Według danych Ministerstwa Pracy i Polityki Społecznej z powodu biedy odebrano rodzicom 771 dzieci. W Polsce zamiast pomagać ubogiej rodzinie, środki przeznacza się na rodziny zastępcze. Czy tak ma wyglądać polityka prorodzinna rządu?
2014-01-19, 22:00
Posłuchaj
Oficjalnym powodem, przywoływanym jako podstawa do odebrania dziecka ubogim rodzicom i przekazania go do rodziny zstępczej, jest przykładowo twierdzenie o brakach w umiejętnościach wychowawczych rodziców. Mimo że nie zaistniała żadna patologia, dziecko czuło się dobrze i było zadbane, to decyzja o odebraniu go rodzicom była nieodwołalna.
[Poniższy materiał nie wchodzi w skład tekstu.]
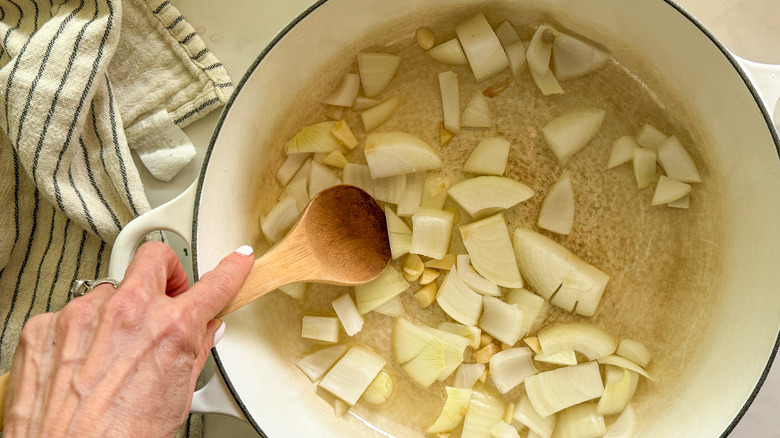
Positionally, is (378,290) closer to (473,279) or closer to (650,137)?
(473,279)

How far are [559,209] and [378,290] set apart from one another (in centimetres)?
30

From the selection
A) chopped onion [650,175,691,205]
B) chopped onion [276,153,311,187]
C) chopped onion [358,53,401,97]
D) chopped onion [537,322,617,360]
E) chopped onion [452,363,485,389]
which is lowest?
chopped onion [452,363,485,389]

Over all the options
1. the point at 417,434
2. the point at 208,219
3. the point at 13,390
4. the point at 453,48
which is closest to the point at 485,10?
the point at 453,48

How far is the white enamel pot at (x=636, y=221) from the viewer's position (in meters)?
0.73

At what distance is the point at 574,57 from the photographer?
861mm

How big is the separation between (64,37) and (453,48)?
0.54 m

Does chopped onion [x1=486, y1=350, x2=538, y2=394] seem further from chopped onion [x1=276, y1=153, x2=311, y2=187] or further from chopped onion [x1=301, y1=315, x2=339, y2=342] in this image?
chopped onion [x1=276, y1=153, x2=311, y2=187]

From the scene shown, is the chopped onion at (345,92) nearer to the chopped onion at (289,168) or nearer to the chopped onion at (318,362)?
the chopped onion at (289,168)

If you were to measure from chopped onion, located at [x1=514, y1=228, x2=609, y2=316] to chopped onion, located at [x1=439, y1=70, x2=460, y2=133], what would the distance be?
0.19m

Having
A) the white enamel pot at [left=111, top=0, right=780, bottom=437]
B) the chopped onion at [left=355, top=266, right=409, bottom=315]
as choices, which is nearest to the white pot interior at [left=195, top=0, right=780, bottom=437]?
the white enamel pot at [left=111, top=0, right=780, bottom=437]

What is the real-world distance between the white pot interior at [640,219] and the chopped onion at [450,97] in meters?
0.02

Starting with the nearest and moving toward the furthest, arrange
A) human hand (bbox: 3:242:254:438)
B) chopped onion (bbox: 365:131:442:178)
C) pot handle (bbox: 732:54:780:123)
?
human hand (bbox: 3:242:254:438) < pot handle (bbox: 732:54:780:123) < chopped onion (bbox: 365:131:442:178)

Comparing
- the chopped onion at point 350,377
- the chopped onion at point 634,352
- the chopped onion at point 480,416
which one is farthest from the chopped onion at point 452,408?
the chopped onion at point 634,352

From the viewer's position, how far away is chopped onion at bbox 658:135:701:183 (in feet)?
2.81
- Absolutnie nie powinny mieć miejsca sytuacje, gdy dzieci są odbierane z rodziny z powodu biedy. Problem polega na tym, że bieda stanowi jeden z elementów, który jest często wynikiem przykładowo nałogu, nieodpowiedzialności. Każde dziecko odebrane z rodziny to już za dużo – wyjaśniała w PR24 Iwona Guzowska, Komisja Polityki Społecznej i Rodziny.
- W naszej Fundacji spotykamy się z przypadkami rodzin, gdzie nie zaistniała żadna patologia, nie ma alkoholizmu, a jednak z powodu biedy odbierane są dzieci. Rodzinom trzeba pomagać, a nie je rozdzielać. Dlaczego rozrywa się więzi? Dlaczego urzędnicy patrzą tylko z litery prawa? Dlaczego dziecko traktuje się jak przedmiot? – mówił w PR24 Roland Szczepaniak, Fundacja Razem Lepiej.
Rzecznik Praw Dziecka Marek Michalak twierdzi, że dziecko najlepiej rozwija się we własnym środowisku biologicznym. O odbiorze dzieci można decydować dopiero w momencie zagrożenia ich życia lub zdrowia.
REKLAMA
- Odbieranie dziecka to ostateczność. Niestety państwo nie wykazuje należytej troski o rodzinę biologiczną w sytuacji, gdy nie ma tam patologii społecznej. Decyzje odbioru dzieci są podejmowane zbyt pochopnie – oceniał w PR24 Roland Szczepaniak.
Urzędnicy odbierają dzieci rodzicom zwykle w wyniku braku kompetencji i niedouczenia. Priorytetem jest pozostanie dziecka z rodzicami. Decyzja urzędnika powinna być podyktowana zdrowym rozsądkiem i wywiadem społecznym, a nie zapisem prawnym i przesłankami statystycznymi.